Let a_0 , a_1 , a_2 > 0
Assume a_2 > a_3 , a_3 > a_4 , ... > 0

Then the goal is to find a_n for n > 2.

Assume a_n > (n-1) a_(n+1)

Some motivation.

First we try to solve for a single variable.
Tetration is a difficult subject so multivariable ideas/equations are complicated in particular
when we are not working with matrices.

Another thing. We prefer not to solve for an equation that contains both a_(n-1) and a_n.

The reason is that we get disagreement.

example : F(a_10,a_11) = 0 F(a_11,a12) = 0 Now we have 2 conflicting values for a_11.
Besides solving for a_(n-1) when we already had its value is unlogical.

Solving for a_n and a_(n+1) makes a bit more sense since we did not yet have the value of a_(n+1).
example : given a_5 it makes sense to solve for a_6,a_7.

◇ ◇ ◇

• [TASK A] Write out the passage on tetration word for word, between "The reason is" and "value is unlogical.", inclusive.
The listing that comes next is unrelated to the passage on tetration.

◇ ◇ ◇

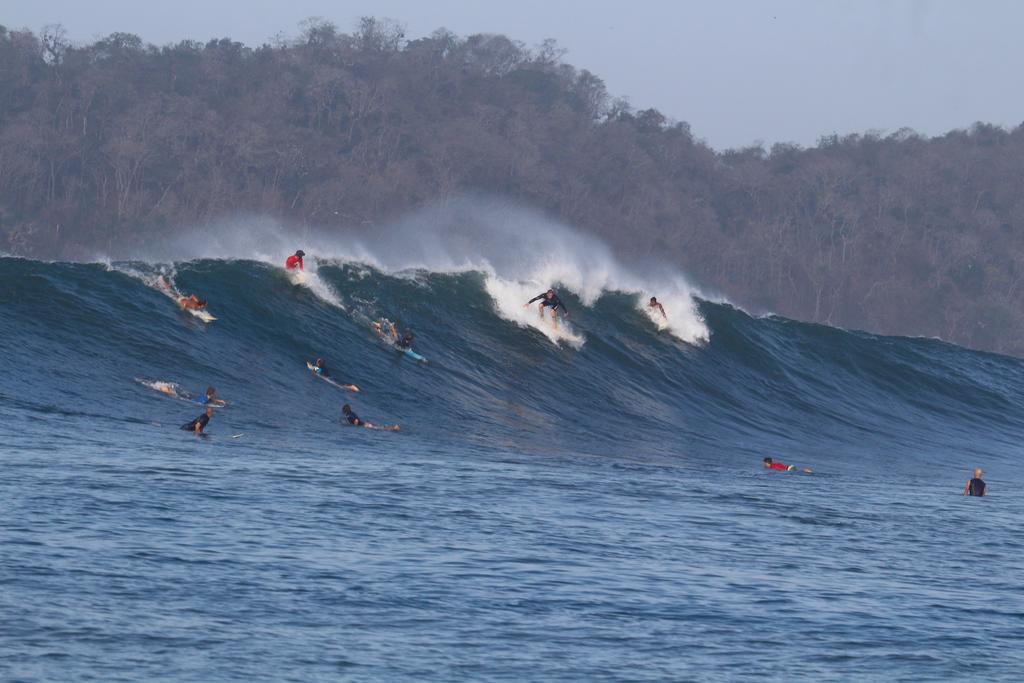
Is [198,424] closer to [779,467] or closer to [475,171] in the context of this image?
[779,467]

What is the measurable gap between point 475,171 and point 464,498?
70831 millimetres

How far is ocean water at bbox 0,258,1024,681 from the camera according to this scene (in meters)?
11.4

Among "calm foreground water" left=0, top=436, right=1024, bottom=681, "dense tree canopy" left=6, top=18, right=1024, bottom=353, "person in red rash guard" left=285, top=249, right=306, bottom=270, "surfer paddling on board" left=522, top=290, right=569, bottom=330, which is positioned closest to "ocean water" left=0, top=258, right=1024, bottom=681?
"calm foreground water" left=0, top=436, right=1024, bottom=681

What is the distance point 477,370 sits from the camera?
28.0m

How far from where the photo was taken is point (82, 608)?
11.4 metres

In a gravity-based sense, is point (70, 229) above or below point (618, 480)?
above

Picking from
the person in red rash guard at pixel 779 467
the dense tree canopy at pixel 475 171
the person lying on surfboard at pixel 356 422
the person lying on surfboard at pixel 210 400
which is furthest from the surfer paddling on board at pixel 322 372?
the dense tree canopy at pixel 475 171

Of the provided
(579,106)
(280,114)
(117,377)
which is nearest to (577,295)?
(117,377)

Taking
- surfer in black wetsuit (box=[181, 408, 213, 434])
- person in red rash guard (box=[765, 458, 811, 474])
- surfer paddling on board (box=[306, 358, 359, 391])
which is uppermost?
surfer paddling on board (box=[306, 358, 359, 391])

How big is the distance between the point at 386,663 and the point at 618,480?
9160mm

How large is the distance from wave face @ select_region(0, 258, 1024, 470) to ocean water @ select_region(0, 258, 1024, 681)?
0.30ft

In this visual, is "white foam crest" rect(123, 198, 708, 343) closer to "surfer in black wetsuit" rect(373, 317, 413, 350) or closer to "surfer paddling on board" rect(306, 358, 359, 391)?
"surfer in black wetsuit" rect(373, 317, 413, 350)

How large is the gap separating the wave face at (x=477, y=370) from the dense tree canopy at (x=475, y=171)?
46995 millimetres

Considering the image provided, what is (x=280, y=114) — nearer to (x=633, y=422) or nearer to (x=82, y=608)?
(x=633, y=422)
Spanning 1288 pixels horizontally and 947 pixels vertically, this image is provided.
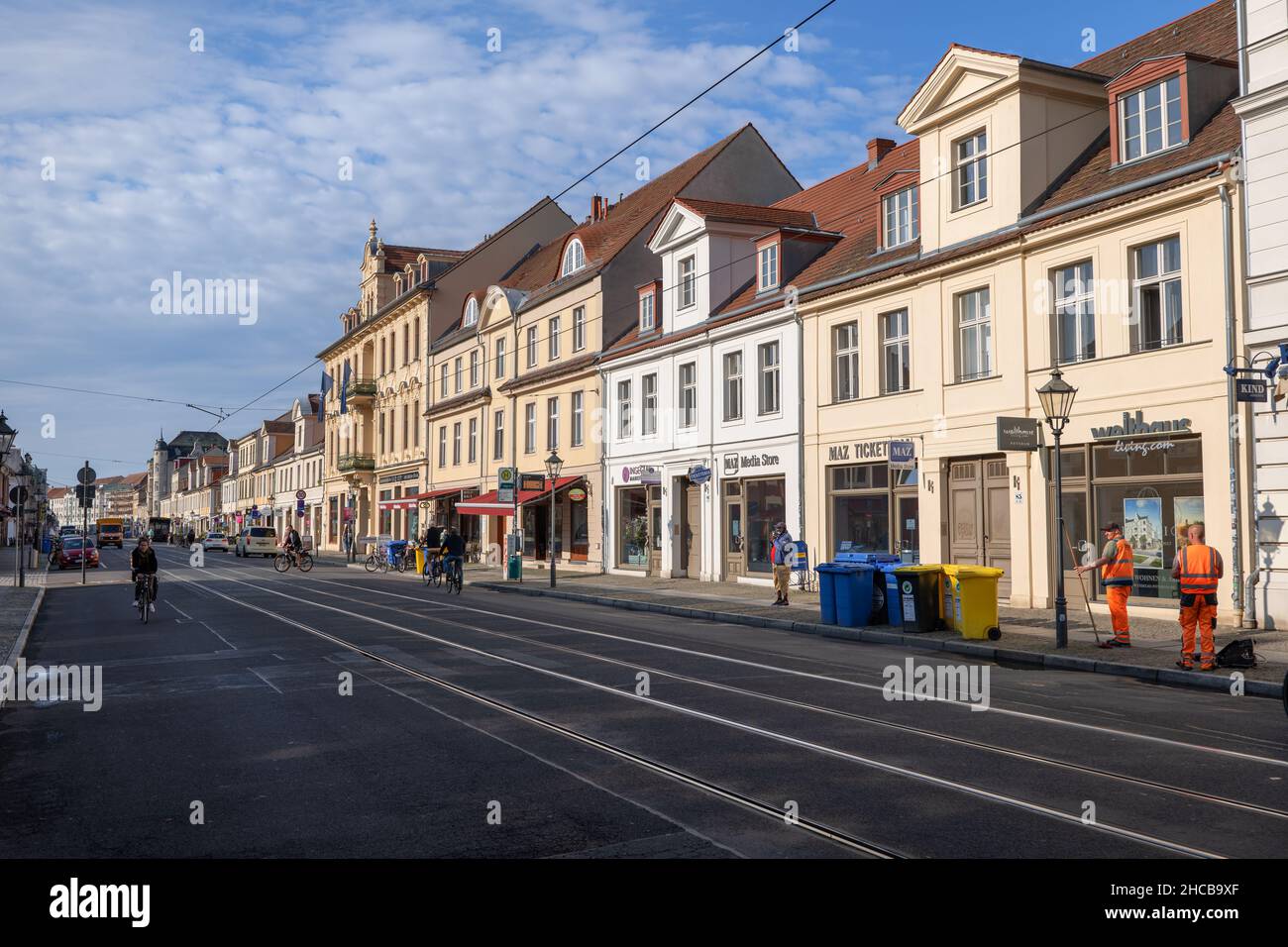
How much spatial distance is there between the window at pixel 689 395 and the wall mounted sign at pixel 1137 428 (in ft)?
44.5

◇ ◇ ◇

• [TASK B] In the listing, swap "window" for "doorway" in the lines from the one containing "Considering the image" through the end of the listing, inclusive, and change nothing else. Return only those lines, with the pictures left out.

• [COMPLETE ANSWER A]
The reason is that we get disagreement.

example : F(a_10,a_11) = 0 F(a_11,a12) = 0 Now we have 2 conflicting values for a_11.
Besides solving for a_(n-1) when we already had its value is unlogical.

• [COMPLETE ANSWER B]
Considering the image provided, what is (x=280, y=114) — nearer to (x=633, y=422) or nearer to (x=82, y=608)?
(x=633, y=422)
Spanning 1288 pixels horizontally and 947 pixels vertically, this image is provided.
How much spatial distance is there between the doorway at pixel 689 395 and the wall mounted sign at pixel 1137 428 (in ft)?
44.5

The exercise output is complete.